Thursday, June 07, 2007

Patriotism is the last refuge of a scoundrel

The Japanese national anthem is called "Kimigayo," or "Imperial Reign." Click here to listen to it.

Now, what jumps out at you first has to be the brevity; the song is mercifully short. And there are none of the hystrionics of the US anthem, what with "bursting in air" or "land of the free" being dragged out to a minute each of awful caterwauling. No, this song takes less than a minute. The tune itself is actually rather stirring, and, dare I say it, Japanesey.

The lyrics, on the other hand, are a bit different. Taken from an anonymous poem from the Kokinshu, a poetry anthology from the early 10th century, they run as follows:

Kimi ga yo wa
Chiyo ni
Yachiyo ni
Sazare ishi no
Iwao to narite
Koke no musu made


May your Imperial reign
Continue for a thousand years,
And last for eight thousand generations,
Until pebbles
Turn into boulders
Covered in moss.

So, the poem is a paean to the Emperor. And it's only about the Emperor; there's no mention of Japanese people, the Japanese government, or Japanese culture, which is a problem insofar as you consider those things maintaining an existence outside the Emperor, I suppose. It was chosen as the national anthem in the late 1800's, when Japan was in a desperate rush to catch up to the modernized Western nations. Interestingly, part of the reason for the choice of this poem was its resemblance to the English national anthem, "God Save the Queen"; it was an attempt to gain legitimacy as a nation by mimicking one of the major powers.

Of course, that was more than a 100 years ago, and the paths of the two sovereigns in question have been rather different:

During the war, the King and the future queen, lacking any real power, simply put their efforts into raising the spirits of a country under attack. Today, the Queen is just some rich old woman. If she's a symbol of anything, it's of the former glory of an Empire that no longer exists.

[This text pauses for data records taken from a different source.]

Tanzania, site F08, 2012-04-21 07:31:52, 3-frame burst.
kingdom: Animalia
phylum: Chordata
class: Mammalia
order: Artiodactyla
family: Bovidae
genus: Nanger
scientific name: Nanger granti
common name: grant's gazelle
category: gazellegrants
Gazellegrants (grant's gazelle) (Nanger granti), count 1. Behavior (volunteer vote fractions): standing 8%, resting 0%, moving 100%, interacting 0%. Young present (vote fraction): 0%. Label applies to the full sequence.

The Emperor - specifically, Hirohito - was the figure behind which the Japanese attempted to conquer much of Asia. His divine status is what gave Japanese soldiers the right to rape the inferior people of Korea and China. Eternal allegiance to him was the rallying cry of men leading suicide charges or flying their planes into ships. His refusal to surrender prolonged the war and allowed hundreds of thousands of his own citizens to die needlessly. Basically, he bears a large burden of responsibility for a war that devasted every part of Japanese society - a responsibility that neither he nor the government ever acknowledged. He remains a potent symbol, both inside and outside Japan, of that past.

Clearly, there is a difference now in singing a song of praise for the Emperor.

But this is their anthem. It's sung at ball games and at the Olympics. It's sung at every school function. In fact, it's not just sung, it's often required to be sung at school functions. Interestingly enough, the national anthem - along with the hinomaru flag - was not officially granted that status until set down in a law in 1999; a response to a case in which a principal, sandwiched between the protests of teachers who refused to sing the anthem at a graduation ceremony and the demands from the Ministry of Education to force them to comply, ultimately committed suicide. Teachers in Tokyo that refuse to stand to sing the song due to its association with the Emperor and Japan's militarism - history teachers, I would hope - have actually lost their jobs on this account. Apparently, since 2003, 401 teachers have been punished for refusing to take part in anthem-related events. Recently, the Tokyo District Court ordered the Tokyo Board of Education to pay damages for any teachers reprimanded for their refusal to sing the anthem, but the Board maintains that, schools being governmental agencies, teachers have a responsibility to teach their students how to be good citizens.

Which raises the question, is loyalty to the Emperor what constitutes a good citizen?